## EXPLORE THE MATERIAL
1. In the extreme sports film excerpt, what title is given to the new film that traces the roots of extreme sports?
2. Carry on writing the extreme sports film excerpt, starting right after its last line.

## EXCERPT TO READ
☆ ☆ ☆ ☆ ☆ ☆ ☆

Jon Long, the film’s director, on chasing the rush, mainstreaming action sports, and paying the ultimate price.


© ITM Film Inc.

Call it the GoPro generation, or maybe the X Games effect: people pushing the envelope of rational thought for a few moments of adrenaline soaked ecstasy.

Whether it’s climbing the Dawn Wall, jumping out of a helicopter on a skateboard, or being towed on a surfboard into a 60-plus foot wall of water at Mavericks, a couple of generations of brave men and women have dedicated their lives to finding those few short moments of exultation and escape. A new film, The Search for Freedom, traces the roots of extreme sports, and the motivations behind them, from the original misfit outlaws of board sports, mountain biking, and climbing to their glammed-out modern day professional incarnations.

Beautifully filmed and edited, The Search for Freedom looks to the past, present, and future of not only those who risk it all but also for the everyday enthusiasts, all of whom are looking for a moment or two unplugged from an increasingly connected society. Far more than showcasing just adrenalin porn, it digs into the reasons a growing number of people engage in such behaviors, and in the process breaks them down in a way that any viewer can appreciate.

“For me all adventure is a metaphor for a journey inside yourself, getting to know the darkest, remotest corners of your own psyche. And sometimes that means going way outside your own comfort zone.”

—Glenn Singleman, altitude enthusiast and doctor.

☆ ☆ ☆ ☆ ☆ ☆ ☆

[Entries excerpted from a collection]
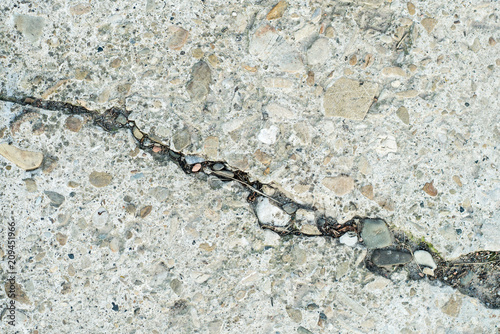 Cracked concrete texture background. Copy space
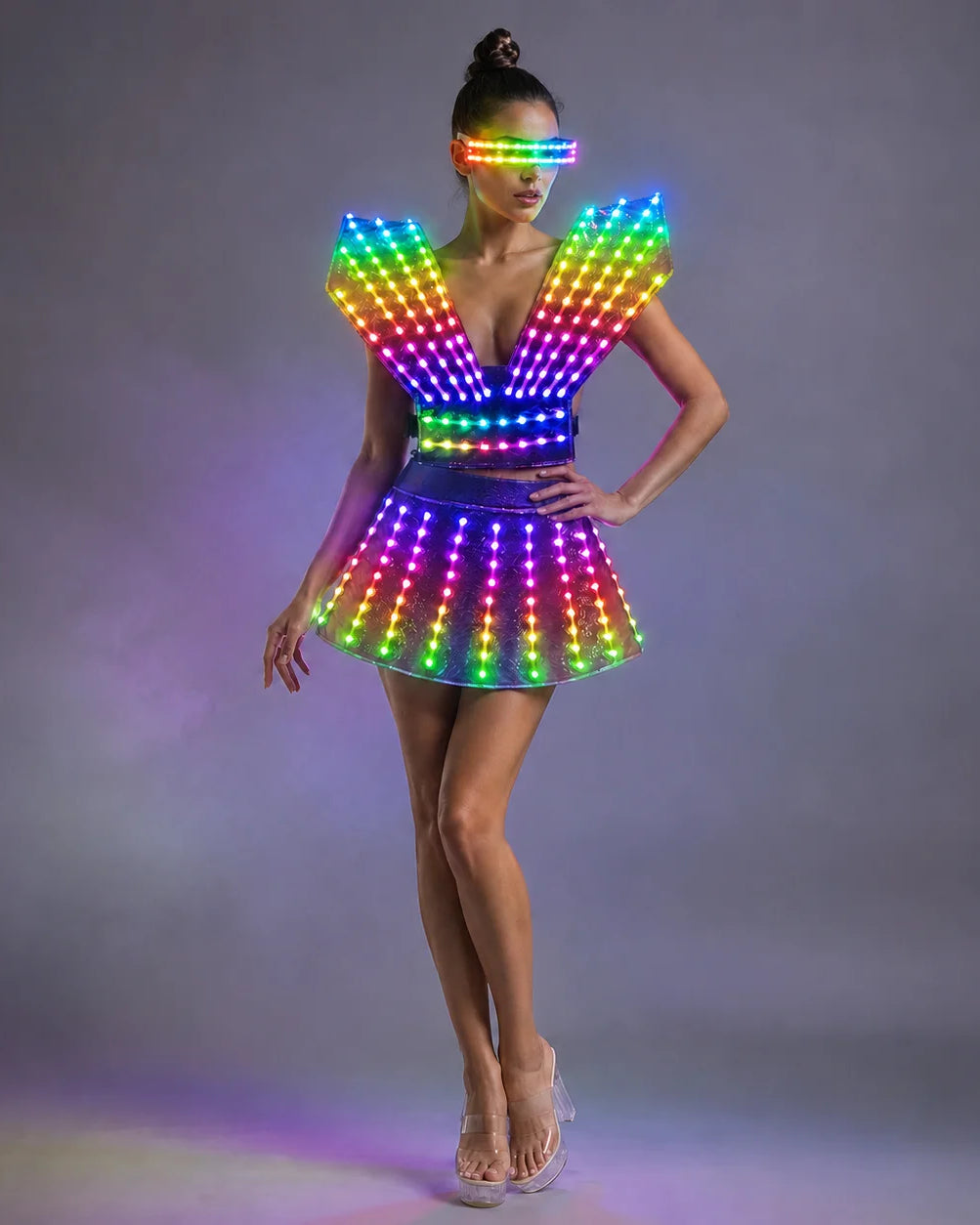 Model wearing a futuristic LED dress with rainbow glowing lights, structured shoulders, and matching light-up visor.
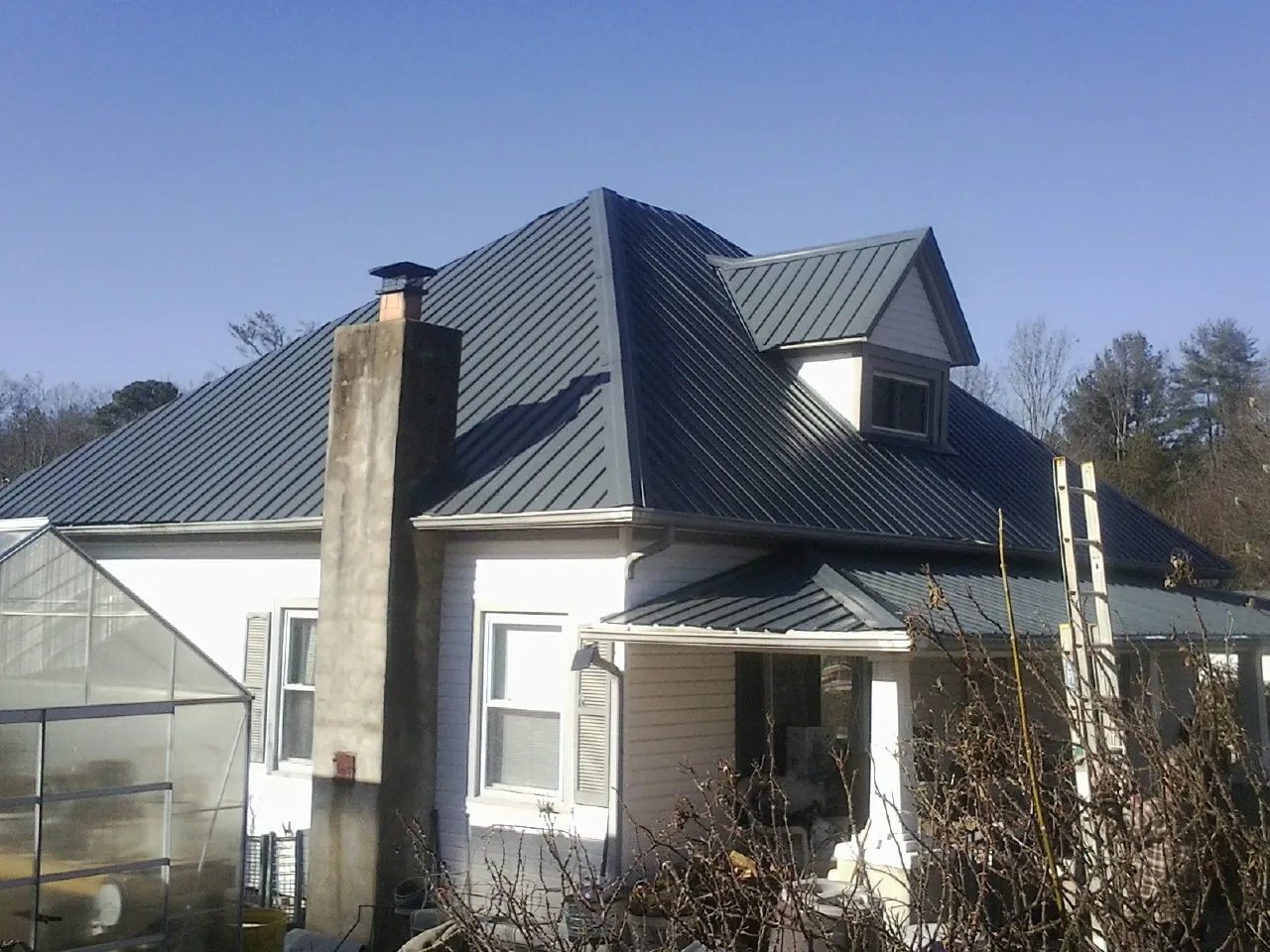 Dark blue standing seam metal roof on a white farmhouse with dormer — Slate & Tile Roof Repair by Roofing Brothers in Bayville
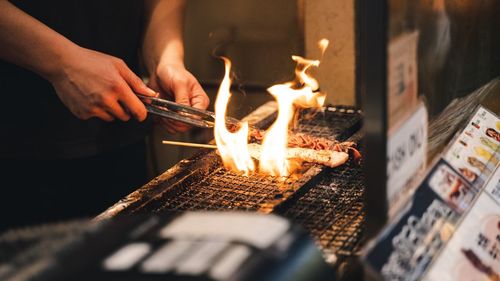 Midsection of person cooking meat on barbecue grill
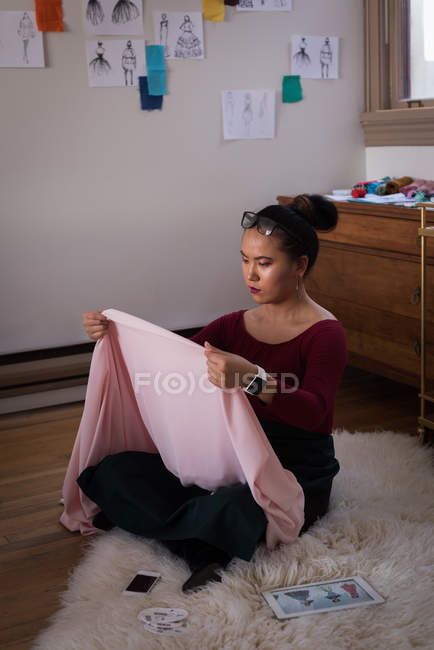 Fashion designer checking fabric in studio. — Stock Photo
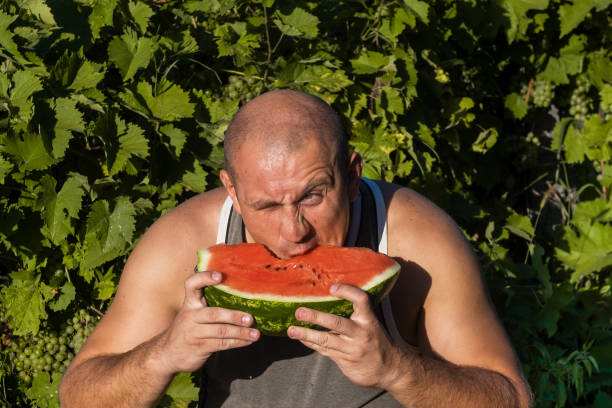 brutaler mann genießt süße rote wassermelone. 35-jährige männliche modell sitzt auf naturgrünen hintergrund und essen frisches obst. glücklich essen deich. - men 35 40 years male 30s stock-fotos und bilder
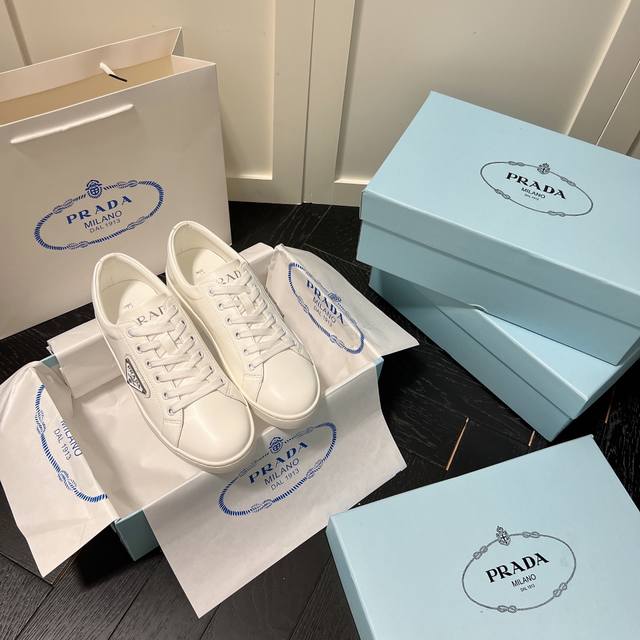出厂： Prada 普拉达新款休闲鞋板鞋 三角标小白鞋 小红书爆款，这款运动鞋鞋舌、轻质橡胶鞋底和脚踝皆饰以Prada徽标的多种重释元素，侧面的标志性涂珐琅三角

☆ ☆ ☆ ☆ ☆ ☆ ☆

## EXPECTED RESULTS
1. The Search for Freedom

2.
We caught up with the film’s producer, director, and writer, Jon Long, to discuss his motivation and inspiration for this project, and how to handle it when someone pushes just a little too far in pursuit of what they love.

So why make this film? Why now?

When I started making action sport films, there weren’t that many people doing them, just a handful. I just saw these changes in action sports, how much the whole culture grew (to) became a cultural phenomenon, where it’s just so much embedded as part of our mainstream culture. When I started out, and before that, it was really a fringe activity, and I thought that was a compelling story to tell.

Do you yourself partake in these sports?

Yeah, I grew up skiing and snowboarding and stuff, I’ve lived in the mountains most of my life. When I started out I just wanted to try and merge my love of doing those sports with work. I actually started doing distribution for Warren Miller films and other sports films and after about a year of that I got into making films myself .

You interviewed one of the producers of the X-Games. Do you find that the level of commercialization and mainstreaming in activities like that depletes from the soulful or spiritual aspect of the sports in any way?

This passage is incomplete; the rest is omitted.